Improved & Uniform decision-making:
Any decision that can be justified through the data-points in consideration can be termed as a quality-decision. One of the major challenges for HR has always been finding quality talent. In this regards, organizations are now busy targeting passive job seekers as well. The RMS can shortlist CVs based on keywords, region, experience, expertise etc. Use of technology ensures enhancement of decision-making but also overcomes biases like – age, gender, ethnicity etc. that a human mind may introduce unconsciously. Through ML, background verification gets a boost. ML can apply predictive models to scan the authenticity of information provided by a prospect.

Focus on qualitative tasks:
With an estimated average of 1000 applications received per job requirement, CV screening is the most time-consuming task for a recruiter. The automation of this activity ensures that the HR spends more time establishing qualitative tasks like interviewing while the monotonous tasks are handled by the technology.

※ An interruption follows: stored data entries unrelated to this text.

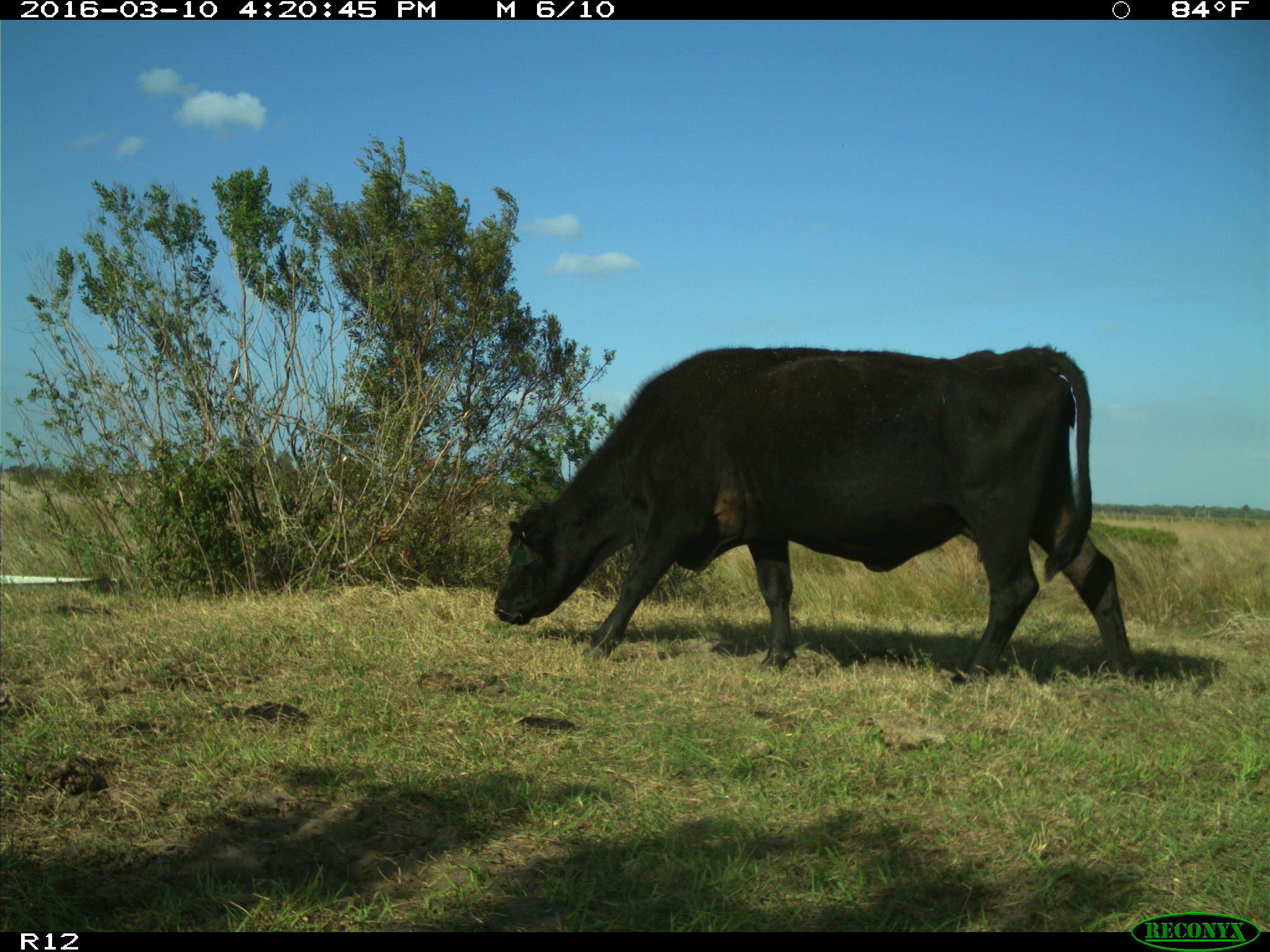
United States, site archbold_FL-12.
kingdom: Animalia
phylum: Chordata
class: Mammalia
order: Artiodactyla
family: Bovidae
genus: Bos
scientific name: Bos taurus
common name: domestic cow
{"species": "Bos taurus (domestic cow)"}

Today’s HR faces the challenge of providing tailored-solutions to its multi-generational workforce. This workforce is diverse in every aspect, be it – learning styles, ambitions or even patience with queries. With the help of AI, HR not only delivers individualized solutions to all its employees but also measures the outcome to make the process more rewarding

Simplification of Processes:
Process automation through AI & ML can be extended to other HR functions like payroll, learning & development, employee onboarding etc. as well. Filing of invoices, approvals from managers whether for leaves or other matters are few examples wherein technology can play a big role. Prediction Models can ascertain the need and success of various training programs. Thus, an organization can allocate capital effectively. Use of ML can also help in detecting Attrition. HR can proactively engage with these employees to retain them.

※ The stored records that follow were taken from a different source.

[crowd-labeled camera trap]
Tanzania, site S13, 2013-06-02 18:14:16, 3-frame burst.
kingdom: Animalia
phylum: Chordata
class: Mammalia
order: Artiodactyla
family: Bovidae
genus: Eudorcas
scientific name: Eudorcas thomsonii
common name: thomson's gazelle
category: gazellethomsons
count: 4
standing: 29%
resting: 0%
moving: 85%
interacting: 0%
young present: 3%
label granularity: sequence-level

Lack of in-house Expertise:
This is a typical problem with HR, wherein majority workforce comes from a non-technical background. While AI & ML are often outsourced, HR remains at the mercy of the vendor. An incorrect comprehension of the engagement costs could repel the HR from committing fully to the change. Lack of infrastructure and support from Senior Management will lead to the disinclination toward AI & ML. Thus affecting the organization’s growth in the mid to long run.

Data dependency:
Success or failure of AI & ML usage in HR depends heavily on the quality of data and exhaustiveness of the data points. This could be challenging for smaller firms where in application volumes may not provide volume and variety of applications. One should also bear in mind that the purpose of AI & ML adoption is to alleviate the efficiency of the HR. Improvement in Employee engagement and experience should remain the biggest concern.

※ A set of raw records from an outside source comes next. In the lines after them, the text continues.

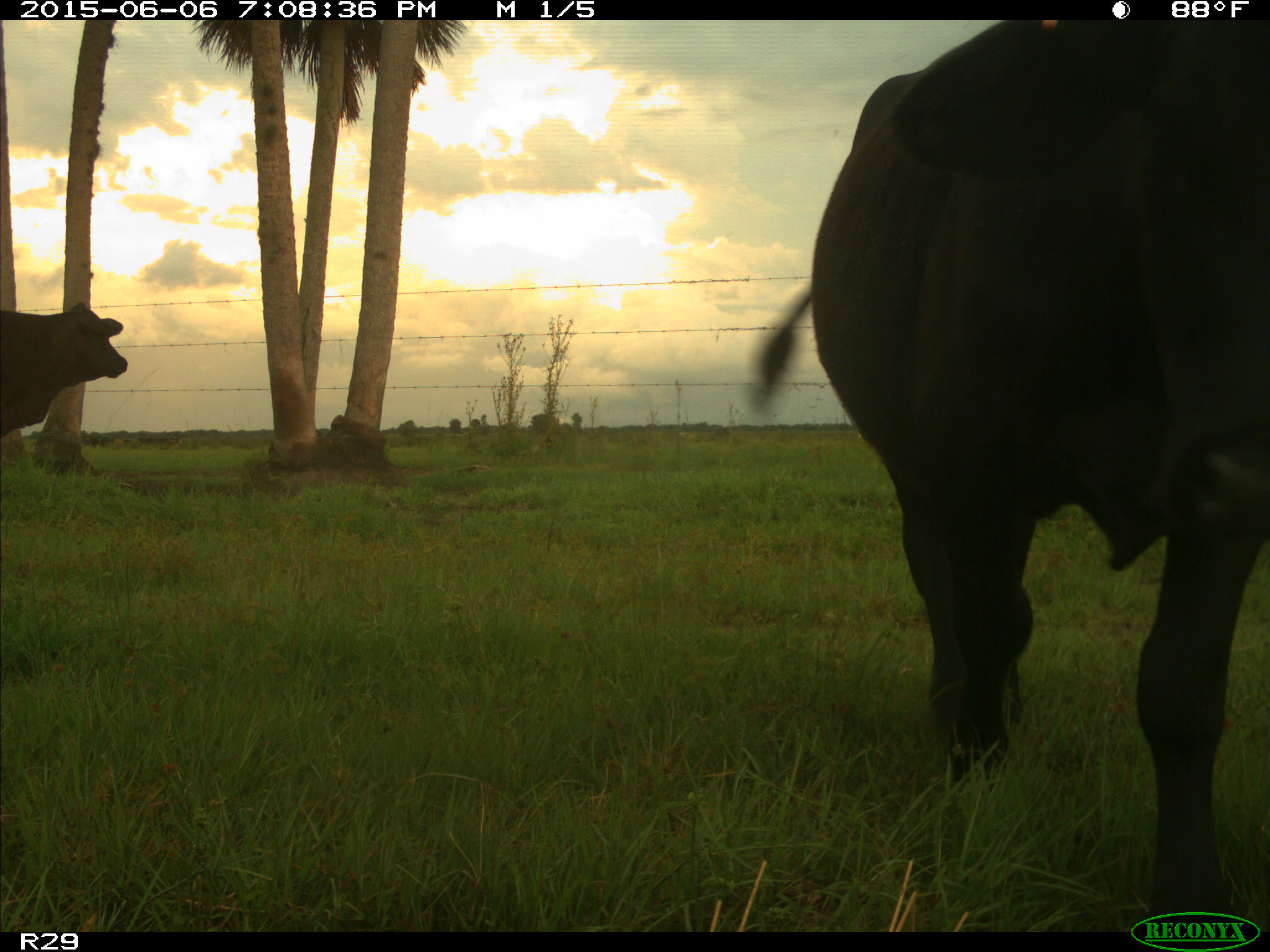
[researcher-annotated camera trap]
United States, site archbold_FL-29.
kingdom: Animalia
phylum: Chordata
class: Mammalia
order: Artiodactyla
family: Bovidae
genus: Bos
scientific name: Bos taurus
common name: domestic cow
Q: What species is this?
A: Bos taurus (domestic cow).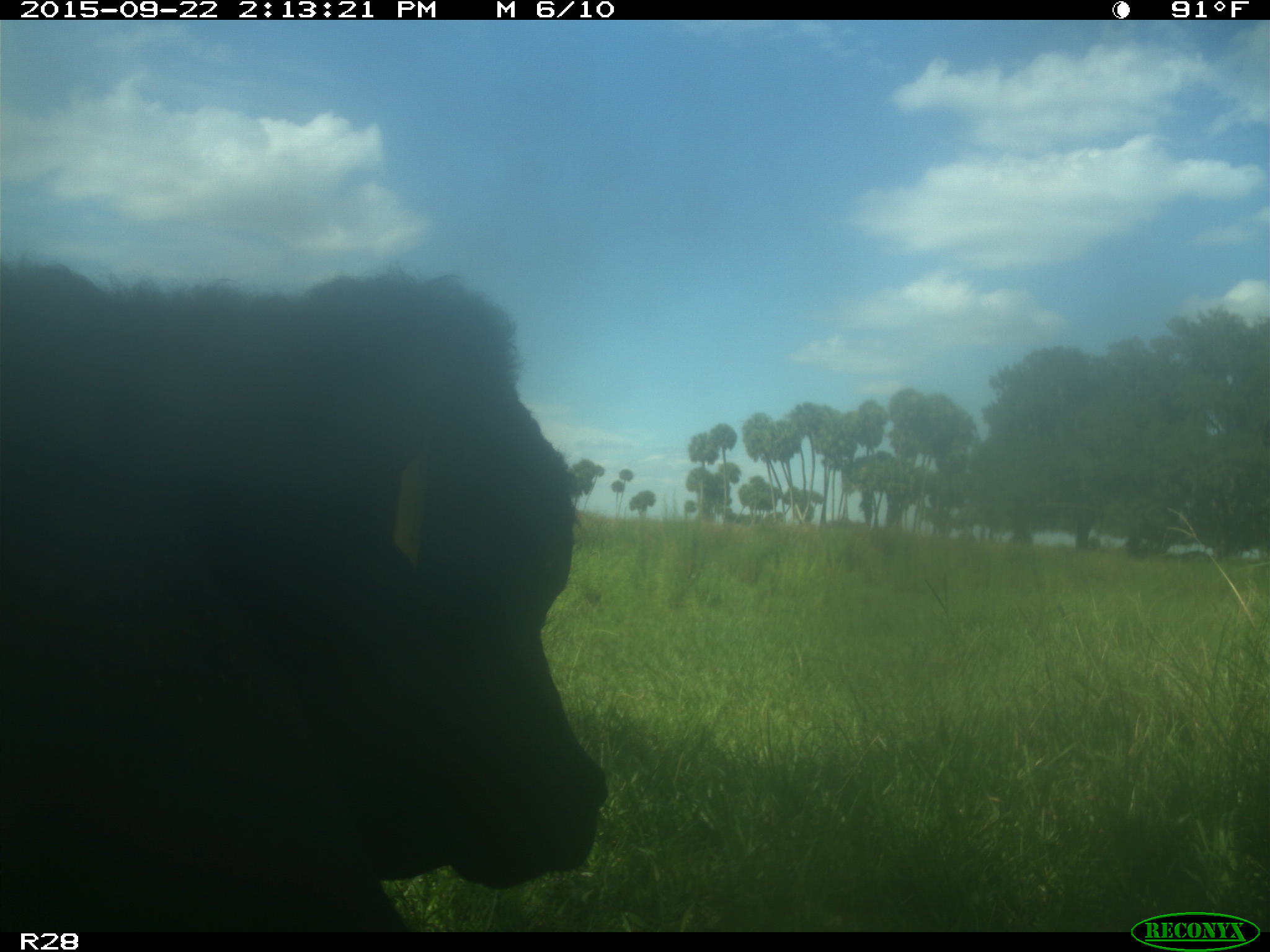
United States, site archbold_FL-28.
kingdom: Animalia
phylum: Chordata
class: Mammalia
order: Artiodactyla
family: Bovidae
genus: Bos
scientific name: Bos taurus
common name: domestic cow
Bos taurus (domestic cow).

High stake decisions will require human intervention. In most cases, setting up clear rationales is of utmost importance. HR has to ensure every single stakeholder is on-board with the data-points and the check matrix. The decision-maker should ensure they and their audience know the difference between, say ‘somewhat agree’, ‘agree’ and ‘completely agree’. Eliminating the perception biases of the users is the biggest challenge.

Human Intervention:
No matter how extensive the data points are, every technology needs human intervention. The extent of this intervention will decide the need for the technology in the first place. While, too much human intervention may not be good for the organization, too less of it may turn the users away. In fact, most of the conversations on chatbots end abruptly because of limited responses to the queries or the inability of the user to form a comprehensible query. Experience has shown that AI & ML will command more time from the HR in the first few iterations.

Fear Psychosis:
Let us be very clear, machines are not going to replace humans. At least not in Human Resources which is expected to address sensitive concerns within its workforce in addition to candidate recruitments. Technology will be instrumental in bettering the decision-making capabilities of the HR.

As discussed above, the purpose of AI & ML is to improve employee experience, which in turn will provide better Employee Value Proposition. With vast possibilities of applications, HR has to ensure agility in adopting AI & ML and a roadmap that mandates continuous learning for all its stakeholders.